Un autre exemple tiré de notre enquête portait sur une patiente, infirmière à la retraite, qui indiquait ne pas contacter ses amis médecins pour des questions liées au cancer et préférait que les préoccupations médicales n’interfèrent pas dans leur relation amicale. Cette non-mobilisation renvoie, quant à elle, au deuxième mode de régulation des relations défini par Ferrand; c'est-à-dire, les normes issues du réseau de relations. Cette règle, particulière au groupe d’anciens collègues qui désire ne pas mélanger pratiques amicales et pratiques professionnelles, spécifie la conduite à tenir uniquement envers ces contacts. Pour ce qui est des contraintes propres aux relations dyadiques (troisième mode de régulation), il pourrait s’agir d’un patient ne demandant pas à un ami ayant eu un cancer des informations pratiques sur la pathologie (par exemple, concernant l’alimentation ou les effets secondaires) parce qu’il sait que ce dernier ne souhaite pas lui parler de son expérience. Ici, ce serait bien la connaissance intime du contact, de ses attentes et l’histoire spécifique de leur relation qui expliquerait la non-activation.
Il parait ainsi envisageable de déceler la présence de ces type de contraintes (normes sociales, normes du réseau, règles dyadiques) à travers une étude systématique de l’inefficacité des réseaux sociaux. Ceci pour les situations de recherche d’informations en santé comme nous l’avons fait ici, mais également pour ce qui est de l’accès à un emploi, à un aide financière, un conseil ou de manière générale pour n’importe quelles situations où un individu cherche à obtenir une ressource.
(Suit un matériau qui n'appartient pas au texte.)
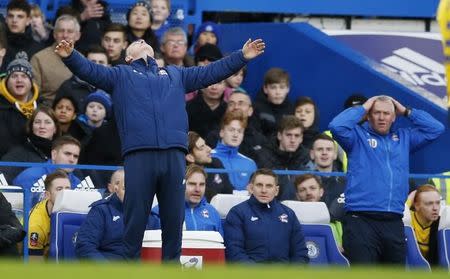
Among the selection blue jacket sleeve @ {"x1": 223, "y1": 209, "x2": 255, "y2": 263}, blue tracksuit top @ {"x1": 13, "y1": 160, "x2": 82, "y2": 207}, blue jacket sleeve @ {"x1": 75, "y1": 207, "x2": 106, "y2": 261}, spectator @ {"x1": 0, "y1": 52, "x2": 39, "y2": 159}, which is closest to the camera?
blue jacket sleeve @ {"x1": 75, "y1": 207, "x2": 106, "y2": 261}

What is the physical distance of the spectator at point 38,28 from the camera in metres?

En étudiant les liens positifs – c'est-à-dire, ceux qui ont permis l’obtention de la ressource – il n’est pas possible de mettre à jour ces contraintes. Il faut, en effet, passer par les échecs et les impossibilités exprimés par les individus pour déceler les contraintes qui pèsent sur les liens sociaux et ainsi déterminer les raisons de l’inefficacité d’un réseau social.